Algunas canciones quitan la producción y se desmoronan. “Mirrors” lo quita y se vuelve más fuerte.
Fickle Hill, el proyecto de rock alternativo de James Rossillo de Irvine, California, regresa con una reinterpretación acústica de “Mirrors”, ya disponible en SODEH Records. Donde el original trazaba la arquitectura de una identidad fracturada, esta versión hace algo más tranquilo e inquietante: se queda contigo en la habitación y no aparta la mirada.

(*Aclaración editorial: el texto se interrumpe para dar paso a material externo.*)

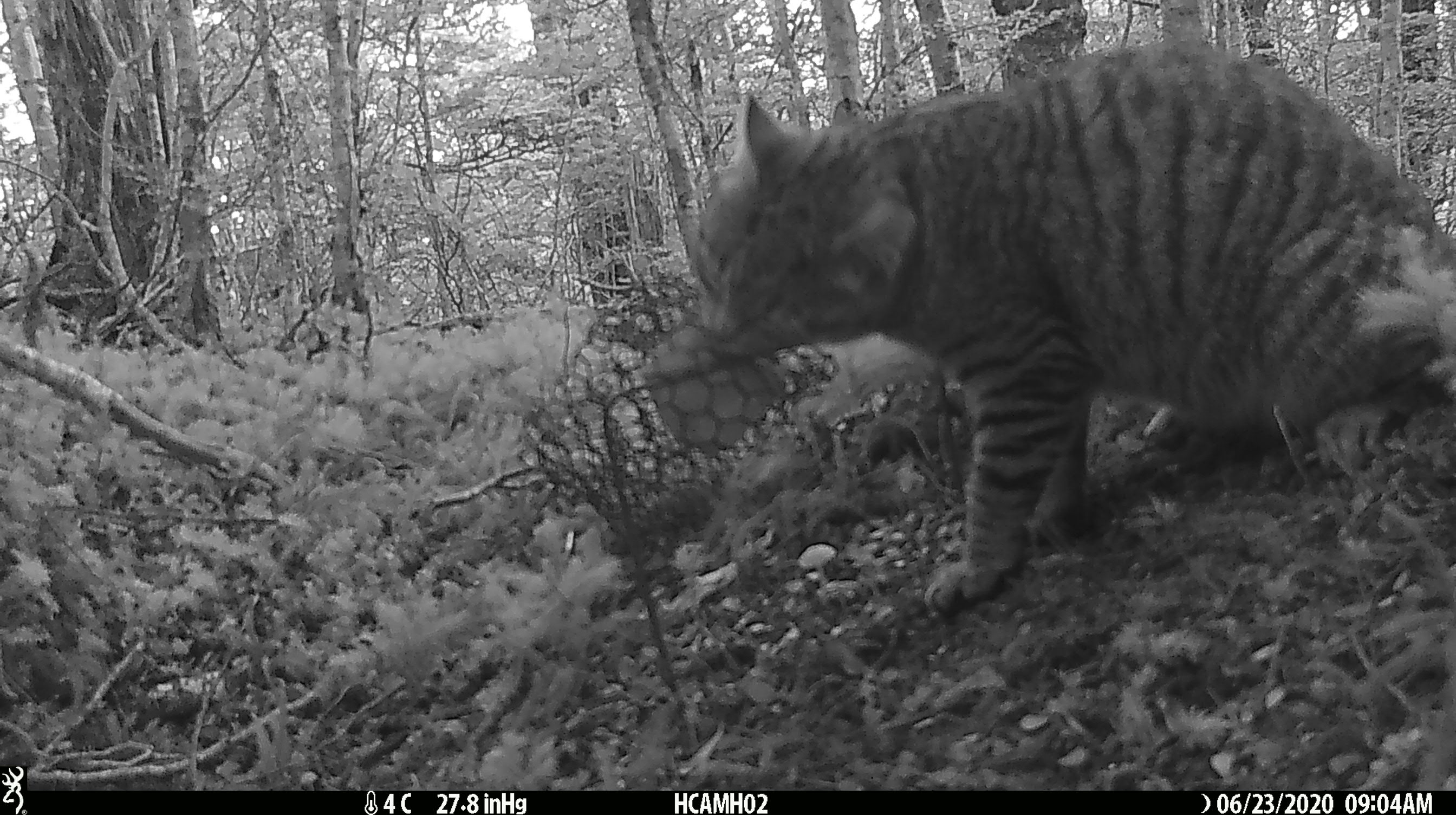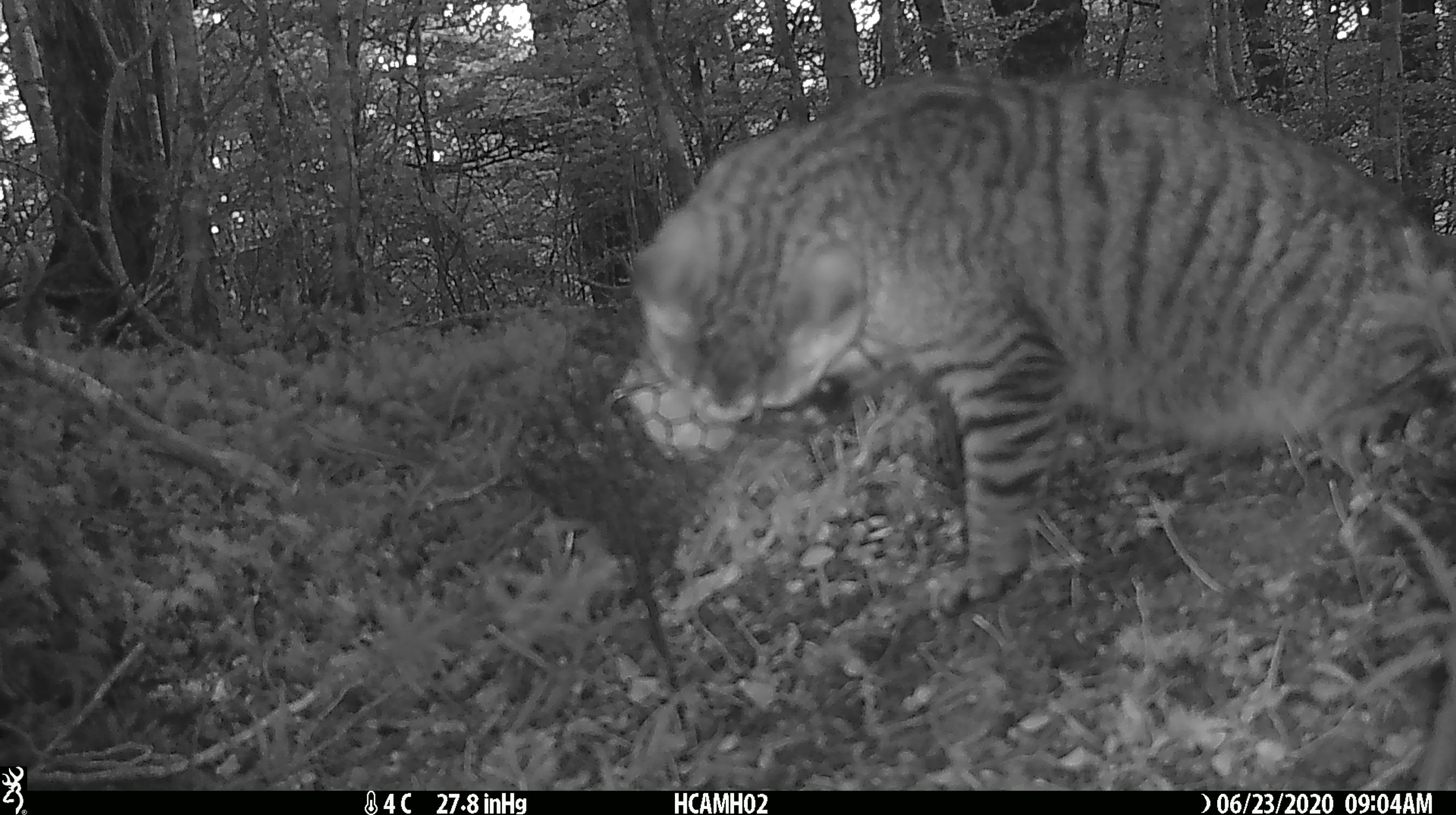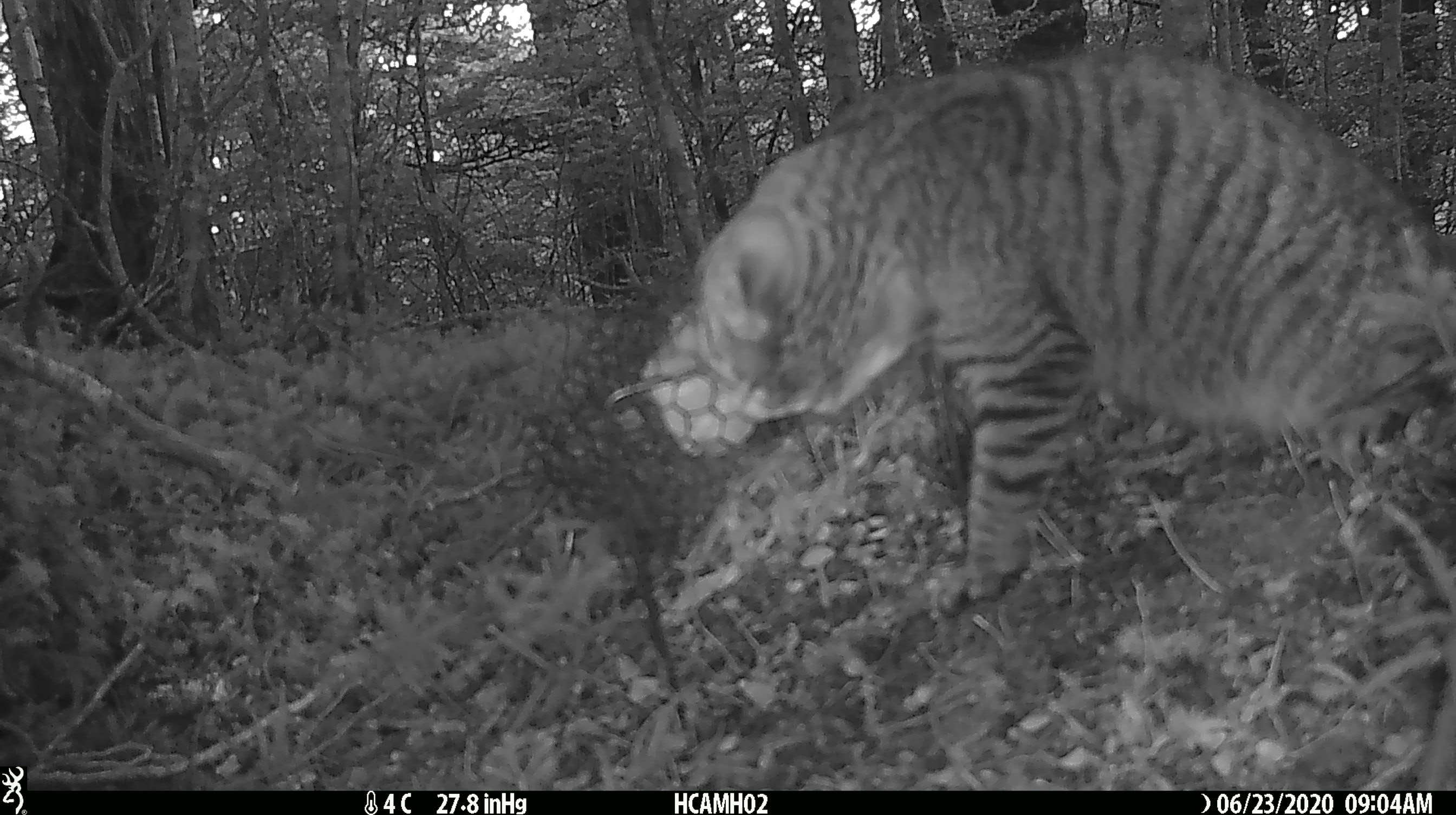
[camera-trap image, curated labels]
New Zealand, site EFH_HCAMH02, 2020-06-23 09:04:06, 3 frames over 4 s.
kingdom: Animalia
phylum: Chordata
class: Mammalia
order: Carnivora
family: Felidae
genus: Felis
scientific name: Felis catus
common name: domestic cat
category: cat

La canción comienza con una guitarra sencilla y una voz que suena como si llevara mucho tiempo cargando algo pesado. No hay margen de producción. Sin red de seguridad. Solo la canción y el peso alrededor del que se construye, el reconocimiento lento y progresivo de que te has convertido en la gente que creciste viendo.

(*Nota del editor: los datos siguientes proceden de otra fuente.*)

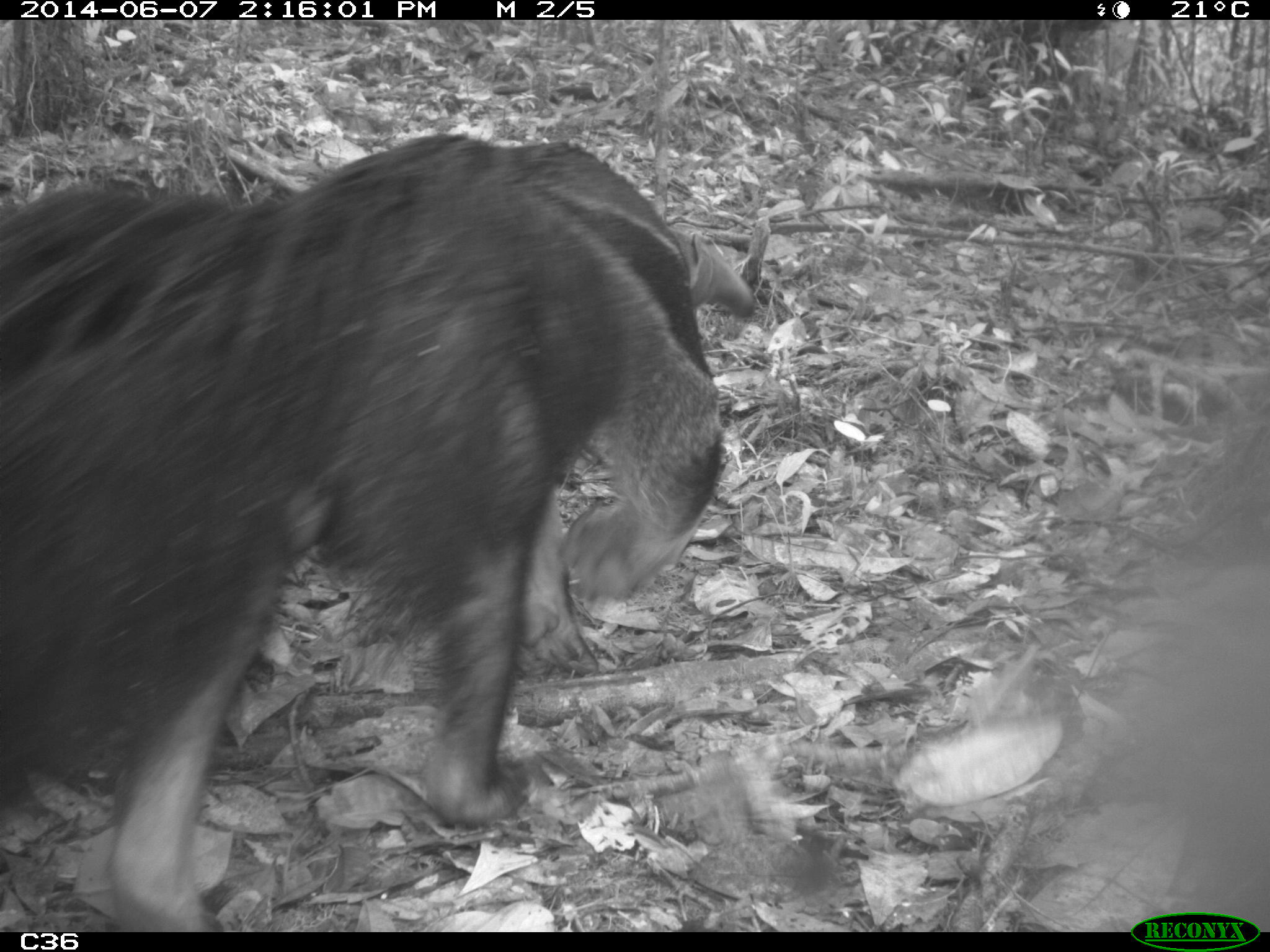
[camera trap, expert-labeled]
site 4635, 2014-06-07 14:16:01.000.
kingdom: Animalia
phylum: Chordata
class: Mammalia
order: Pilosa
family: Myrmecophagidae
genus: Myrmecophaga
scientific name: Myrmecophaga tridactyla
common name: giant anteater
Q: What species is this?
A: Myrmecophaga tridactyla (giant anteater).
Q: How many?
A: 1.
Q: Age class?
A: Adult.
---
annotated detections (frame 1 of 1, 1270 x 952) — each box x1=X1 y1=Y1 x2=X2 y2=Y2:
myrmecophaga tridactyla: x1=0 y1=130 x2=760 y2=929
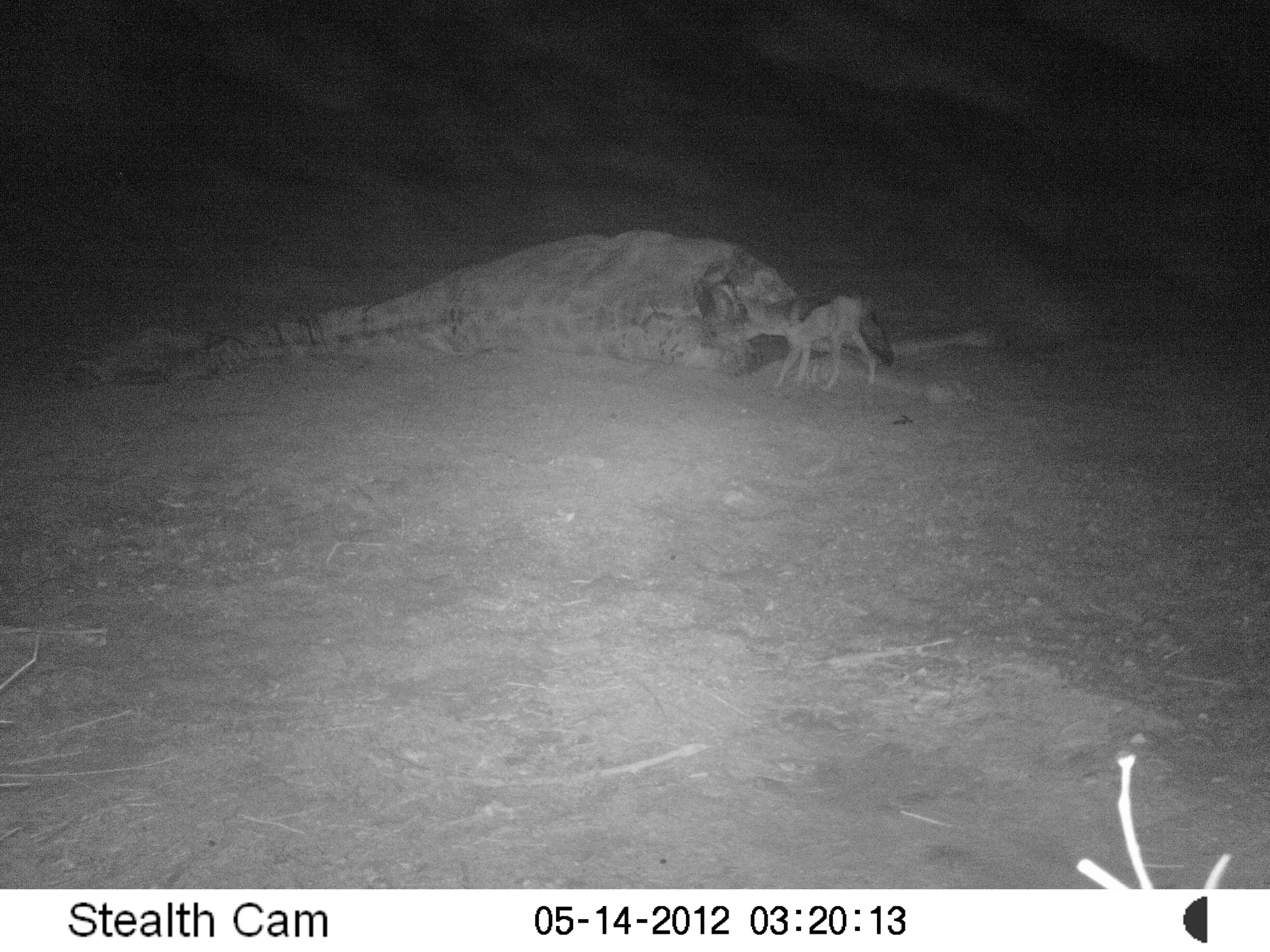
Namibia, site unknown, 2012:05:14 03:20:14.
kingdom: Animalia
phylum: Chordata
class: Mammalia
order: Carnivora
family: Canidae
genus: Lupulella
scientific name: Lupulella mesomelas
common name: black-backed jackal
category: canis mesomelas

“Si vuelvo a grabar algo, sigo guardando los errores. A veces son la única parte honesta.” — James Rossillo, Colina Voluble
Los fans de Linkin Park, Chevelle y Deftones encontrarán aquí el ADN: precisión emocional, densidad lírica, una negativa a resolver la tensión de forma barata, pero “Mirrors” opera en su propio espacio interior. El zumbido del traste se queda. La textura de la voz permanece. Las pequeñas imperfecciones que la mayoría de los artistas suavizan son las que Rossillo conserva, porque son las que dicen la verdad.

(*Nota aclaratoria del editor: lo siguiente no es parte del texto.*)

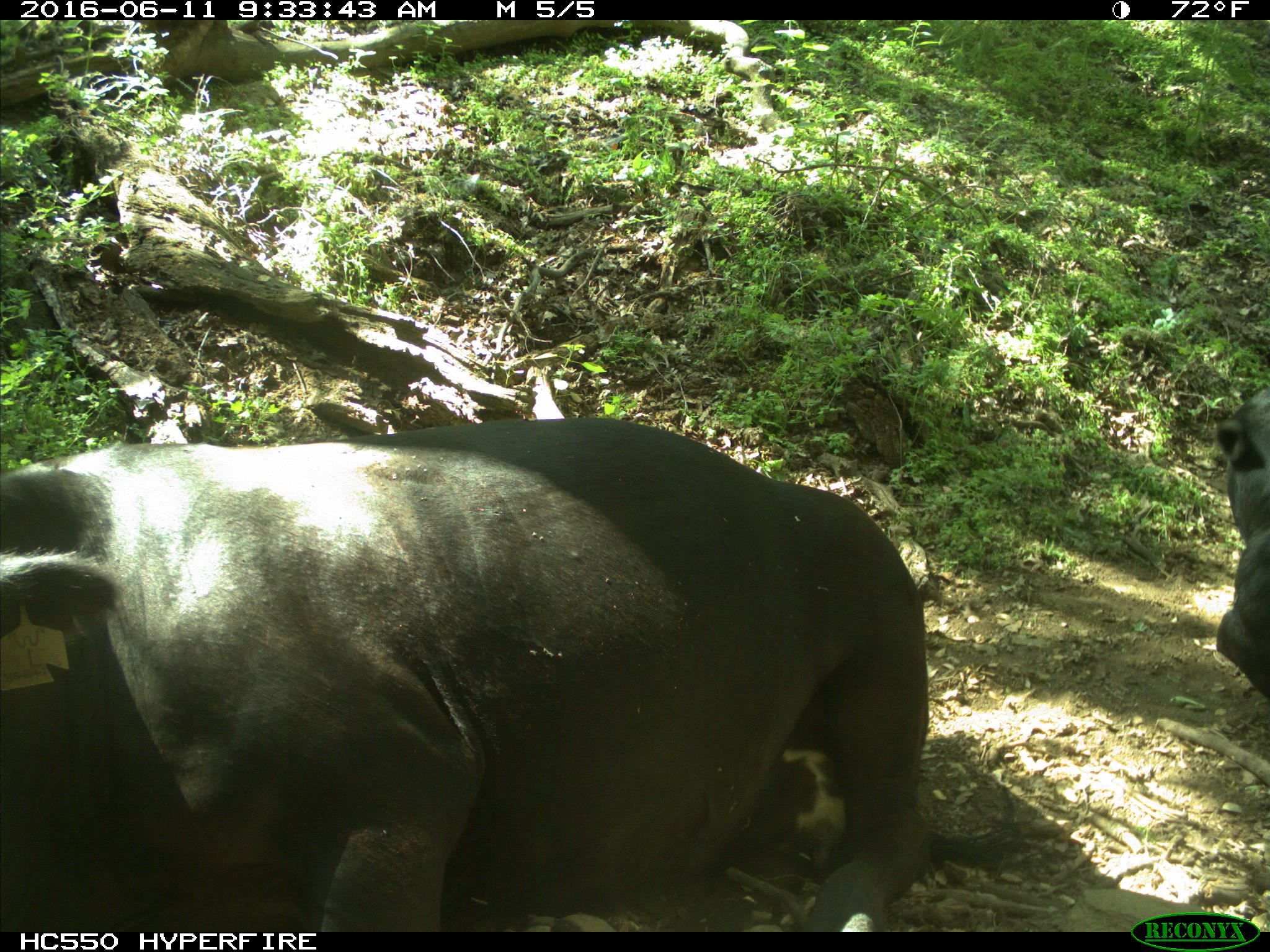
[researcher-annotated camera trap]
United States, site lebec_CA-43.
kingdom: Animalia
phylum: Chordata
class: Mammalia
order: Artiodactyla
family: Bovidae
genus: Bos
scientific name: Bos taurus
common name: domestic cow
Bos taurus (domestic cow).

Líricamente, esta es una de las obras más ambiciosas de Fickle Hill. Las imágenes se acumulan como anillos en el tronco de un árbol: zapatillas viejas que ya no le quedan, cuadernos llenos de sueños caducados, una sobrina que aprende sus palabras antes de que él aprenda el silencio. “Transmito heridas con cintas decorativas / Llamándolo sabiduría mientras aprieto las prisiones.” No son metáforas que buscan significado, son observaciones que ya te han hecho antes de que termines de analizarlas.
La pregunta central que gira la pista, “Si rompo el círculo quién cae por el hueco / Si mantengo el círculo que vive en la trampa” nunca recibe respuesta. Ese es el punto. “Mirrors” no trata sobre resolución. Se trata del momento exacto del reconocimiento: aquel en el que miras en el cristal y ves algo más antiguo que tú mirando de vuelta, y tienes que decidir, justo ahí, qué vas a hacer con eso.
Cierra donde debe, no con un crescendo, no con una lección, sino con una sola frase repetida que pesa cada vez que la escuchas: “Me miro en espejos que recuerdan más que yo.”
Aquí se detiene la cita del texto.